With an increased number of low-energy ankle fractures in the elderly likely owing to multiple factors, including polypharmacy, increased body mass index/weight, and falls, optimal fixation of the medial malleolus should be explored.[
14–
17] The most common ankle fracture seen by ankle fracture surgeons is a supination and external rotation injury as defined by Lauge-Hansen.[
18] Medial malleolus fractures in supination and external rotation fractures are most commonly of a transverse or short oblique morphology and amendable to screw fixation.[
19] When considering operative versus nonoperative fixation of elderly ankle fractures, it has been shown that these patients do better functionally with operative fixation.[
20] The mean age of the present clinical cohort was 56 years, which is considered elderly, and the data demonstrate low risk in operating on these people as the complication rates were low. Although we did have six patients who died during the postoperative period, none of the deaths were attributed to the surgery or injuries sustained to the ankle.
We demonstrated no significant differences in complications, weeks to ambulation, or time to union between bicortical and unicortical fixation. Overall, bicortical and unicortical fixation showed similar clinical results, with low complication rates.
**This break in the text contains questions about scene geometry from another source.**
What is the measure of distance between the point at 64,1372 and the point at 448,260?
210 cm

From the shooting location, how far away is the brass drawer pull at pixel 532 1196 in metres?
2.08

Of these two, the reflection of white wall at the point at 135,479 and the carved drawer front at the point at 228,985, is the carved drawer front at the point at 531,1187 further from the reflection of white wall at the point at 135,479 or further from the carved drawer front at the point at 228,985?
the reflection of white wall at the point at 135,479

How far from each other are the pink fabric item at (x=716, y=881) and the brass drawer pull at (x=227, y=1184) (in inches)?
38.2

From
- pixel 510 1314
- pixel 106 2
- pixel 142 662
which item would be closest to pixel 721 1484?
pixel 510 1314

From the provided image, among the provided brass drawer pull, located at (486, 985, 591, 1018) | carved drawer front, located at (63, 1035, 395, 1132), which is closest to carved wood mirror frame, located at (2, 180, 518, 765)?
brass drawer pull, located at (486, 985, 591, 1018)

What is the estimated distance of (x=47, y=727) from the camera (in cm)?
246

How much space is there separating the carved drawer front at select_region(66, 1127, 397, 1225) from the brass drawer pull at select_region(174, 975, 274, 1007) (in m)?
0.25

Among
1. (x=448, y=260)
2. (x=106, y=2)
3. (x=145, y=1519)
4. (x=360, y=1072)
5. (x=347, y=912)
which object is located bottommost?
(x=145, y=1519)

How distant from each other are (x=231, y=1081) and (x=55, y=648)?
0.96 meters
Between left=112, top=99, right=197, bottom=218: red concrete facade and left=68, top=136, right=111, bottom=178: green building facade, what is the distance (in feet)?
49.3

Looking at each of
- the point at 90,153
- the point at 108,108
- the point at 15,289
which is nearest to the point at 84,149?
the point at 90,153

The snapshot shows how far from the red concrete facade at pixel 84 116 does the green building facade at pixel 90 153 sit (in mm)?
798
We believe that this is the largest study comparing bicortical and unicortical fixation for the medial malleolus.
We recognize that the present study has several limitations. The retrospective nature of the study lends itself to having selection bias. To our knowledge, this is the only reported study on bicortical fixation time to return to work and time to union. Another limitation is that many patients elect not to follow up after 6 months, once their fractures have uneventfully healed, which limits our ability to detect delayed implant-related complications. However, patients were followed until important clinical outcomes were achieved (ie, radiographic union).
In conclusion, this study demonstrated that both bicortical and unicortical screw fixation can be used for medial malleolus fractures with high union rates and low complications rates.